What to use rotisserie for besides chickens?

The house we are renting has a Miele oven with a double rotisserie. After years working on perfecting my roast chicken, now I can be totally lazy and have perfection to show for it. Love it. Now I want to branch out. Any suggestions for what else to do with this toy?

  1. alkapal Mar 11, 2010 05:03 AM

    seekh kabob! http://littleindiachicago.com/catalog/images/chicken_seekh_kabab.jpg
    http://www.angelfire.com/country/fauz...

    gyros!

    2 Replies
    1. re: alkapal
      b
      beany Mar 11, 2010 01:15 PM

      Have you tried this recipe?

      1. re: beany
        alkapal Mar 11, 2010 01:26 PM

        not this particular one, but it looks about right. i usually just mix and match according to my mood. i might add some ginger and leave out some of the cardamom pods.

    2. j
      Joebob Mar 10, 2010 04:44 PM

      Boneless pork loin. Keeps it moist.

      1. ladyberd Mar 10, 2010 10:13 AM

        Leg of lamb - comes out delicious!

        Good luck!
        Ladyberd
        http://ladyberds-kitchen.blogspot.com

        1. Cherylptw Mar 10, 2010 08:15 AM

          Turkey, duck, cornish game hens, large pieces of beef and pork...you can thread peppers and roast them and why not try roasting potatoes and whole onions?

          1 Reply
          1. re: Cherylptw
            JerryMe Mar 10, 2010 08:26 AM

            We use ours for beef and pork too. They come out great!

            Have not tried the fowl yet, though.

          2. itaunas Mar 10, 2010 08:10 AM

            If you have a good hood, roast your own coffee. It will require some investment in a roasting drum setup from ebay and you will need to deal with cooling the beans, but by paying $5-6/lb for good green coffee it can pay off before the lease is up.
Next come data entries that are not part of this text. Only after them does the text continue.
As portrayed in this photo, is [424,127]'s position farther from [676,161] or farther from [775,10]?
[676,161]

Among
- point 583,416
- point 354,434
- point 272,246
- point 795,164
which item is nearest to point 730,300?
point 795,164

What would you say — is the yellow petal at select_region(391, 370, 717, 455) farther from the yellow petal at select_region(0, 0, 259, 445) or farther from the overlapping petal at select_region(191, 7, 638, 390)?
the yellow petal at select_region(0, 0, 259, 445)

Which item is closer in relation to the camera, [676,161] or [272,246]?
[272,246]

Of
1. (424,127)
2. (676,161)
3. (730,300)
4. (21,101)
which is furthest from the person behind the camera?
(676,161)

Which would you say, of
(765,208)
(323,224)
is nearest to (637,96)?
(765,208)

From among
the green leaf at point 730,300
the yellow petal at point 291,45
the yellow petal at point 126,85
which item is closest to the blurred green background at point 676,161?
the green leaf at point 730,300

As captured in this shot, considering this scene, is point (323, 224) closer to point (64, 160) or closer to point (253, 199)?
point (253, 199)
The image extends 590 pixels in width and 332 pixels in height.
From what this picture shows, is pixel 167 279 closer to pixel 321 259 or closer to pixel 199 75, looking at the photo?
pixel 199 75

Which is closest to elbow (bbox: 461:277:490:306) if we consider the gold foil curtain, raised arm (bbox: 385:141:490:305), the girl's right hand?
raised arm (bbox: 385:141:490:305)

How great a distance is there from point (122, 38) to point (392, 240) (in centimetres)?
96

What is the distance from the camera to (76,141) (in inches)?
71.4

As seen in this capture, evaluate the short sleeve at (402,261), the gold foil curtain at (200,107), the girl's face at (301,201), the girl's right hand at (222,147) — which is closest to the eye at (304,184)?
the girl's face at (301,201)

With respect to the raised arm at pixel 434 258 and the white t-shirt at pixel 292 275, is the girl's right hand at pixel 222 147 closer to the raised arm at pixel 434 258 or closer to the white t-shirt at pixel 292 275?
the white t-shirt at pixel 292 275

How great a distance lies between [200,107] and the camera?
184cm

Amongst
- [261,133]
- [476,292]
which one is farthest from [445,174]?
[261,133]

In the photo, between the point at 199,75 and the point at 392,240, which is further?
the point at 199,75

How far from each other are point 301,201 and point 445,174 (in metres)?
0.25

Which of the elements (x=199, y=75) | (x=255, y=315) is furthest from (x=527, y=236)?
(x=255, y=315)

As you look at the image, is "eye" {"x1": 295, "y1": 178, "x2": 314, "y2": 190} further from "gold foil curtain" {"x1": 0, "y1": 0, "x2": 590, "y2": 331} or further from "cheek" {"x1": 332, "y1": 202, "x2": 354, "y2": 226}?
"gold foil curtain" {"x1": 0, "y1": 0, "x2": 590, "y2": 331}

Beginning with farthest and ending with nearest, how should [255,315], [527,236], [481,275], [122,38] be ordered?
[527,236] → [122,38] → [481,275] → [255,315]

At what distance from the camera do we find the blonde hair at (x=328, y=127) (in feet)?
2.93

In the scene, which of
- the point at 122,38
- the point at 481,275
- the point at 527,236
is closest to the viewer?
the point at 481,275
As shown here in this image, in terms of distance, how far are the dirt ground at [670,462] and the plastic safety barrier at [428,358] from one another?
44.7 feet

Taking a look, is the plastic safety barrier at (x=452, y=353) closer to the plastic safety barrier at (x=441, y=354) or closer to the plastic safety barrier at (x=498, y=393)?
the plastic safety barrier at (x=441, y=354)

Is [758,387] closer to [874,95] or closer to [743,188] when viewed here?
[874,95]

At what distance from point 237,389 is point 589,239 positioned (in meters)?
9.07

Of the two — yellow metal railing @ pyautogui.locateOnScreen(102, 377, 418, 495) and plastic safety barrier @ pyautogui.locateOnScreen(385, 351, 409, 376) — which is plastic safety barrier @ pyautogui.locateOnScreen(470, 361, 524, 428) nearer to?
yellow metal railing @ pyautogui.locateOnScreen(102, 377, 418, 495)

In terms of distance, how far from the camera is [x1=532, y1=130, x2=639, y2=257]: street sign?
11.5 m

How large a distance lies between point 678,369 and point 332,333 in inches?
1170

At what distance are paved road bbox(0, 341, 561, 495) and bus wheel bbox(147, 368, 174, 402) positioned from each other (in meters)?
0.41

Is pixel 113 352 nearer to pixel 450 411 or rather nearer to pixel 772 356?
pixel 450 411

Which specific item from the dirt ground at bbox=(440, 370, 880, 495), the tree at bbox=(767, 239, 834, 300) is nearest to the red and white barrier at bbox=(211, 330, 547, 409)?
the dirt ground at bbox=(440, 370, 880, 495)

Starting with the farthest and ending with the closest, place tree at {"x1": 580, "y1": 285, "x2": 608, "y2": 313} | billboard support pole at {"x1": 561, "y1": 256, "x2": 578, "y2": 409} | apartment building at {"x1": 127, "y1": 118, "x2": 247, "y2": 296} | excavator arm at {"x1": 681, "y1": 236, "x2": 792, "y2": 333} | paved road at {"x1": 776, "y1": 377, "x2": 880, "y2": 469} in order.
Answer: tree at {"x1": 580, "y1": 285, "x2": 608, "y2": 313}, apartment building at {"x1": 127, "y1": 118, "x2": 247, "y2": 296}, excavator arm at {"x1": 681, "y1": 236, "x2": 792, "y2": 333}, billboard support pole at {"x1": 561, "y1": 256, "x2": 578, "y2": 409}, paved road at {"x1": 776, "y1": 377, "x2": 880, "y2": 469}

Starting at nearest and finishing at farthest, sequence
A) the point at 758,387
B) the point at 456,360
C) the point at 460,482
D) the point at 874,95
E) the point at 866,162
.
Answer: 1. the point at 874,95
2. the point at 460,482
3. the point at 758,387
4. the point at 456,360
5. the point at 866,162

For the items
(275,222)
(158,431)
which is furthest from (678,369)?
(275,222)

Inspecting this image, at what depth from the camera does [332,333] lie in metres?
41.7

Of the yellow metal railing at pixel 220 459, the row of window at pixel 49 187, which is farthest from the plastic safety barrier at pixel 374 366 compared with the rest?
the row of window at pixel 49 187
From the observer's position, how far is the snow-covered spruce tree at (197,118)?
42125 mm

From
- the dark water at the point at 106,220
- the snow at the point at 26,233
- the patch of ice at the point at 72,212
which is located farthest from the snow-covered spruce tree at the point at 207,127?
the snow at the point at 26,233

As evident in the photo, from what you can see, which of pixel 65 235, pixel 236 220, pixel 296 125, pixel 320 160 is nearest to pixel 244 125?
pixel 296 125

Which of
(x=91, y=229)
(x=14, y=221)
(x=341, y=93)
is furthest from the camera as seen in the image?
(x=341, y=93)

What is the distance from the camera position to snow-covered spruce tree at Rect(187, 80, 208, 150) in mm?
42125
That said, it still might be a better idea to buy a box store rotisserie for the coffee -- readily available drum attachments, in warm weather you can roast outside, no chaff in your home oven, it would go with you, etc.

            1. m
              mmalmad Mar 10, 2010 07:27 AM

              DUCK!

              1 Reply
              1. re: mmalmad
                BobB Mar 11, 2010 12:18 PM

                Yes, duck is pretty much all I use my ancient (inherited from my grandmother) rotisserie for. But if you're not accustomed to cooking duck, be aware that it will render off a LOT of fat during the cooking process. This is a good thing, as that duck fat, if clarified, will keep for a year in the fridge and is the best medium in the world for frying potatoes and other sauteing jobs. And much more healthful than you'd think.

                Be sure to prick the skin of the duck thoroughly all over before (and some during) the roasting process, being careful not to go through the fat into the meat. Poking it with the sharp tines of a carving fork held almost parallel to the surface of the bird is a good way to do that.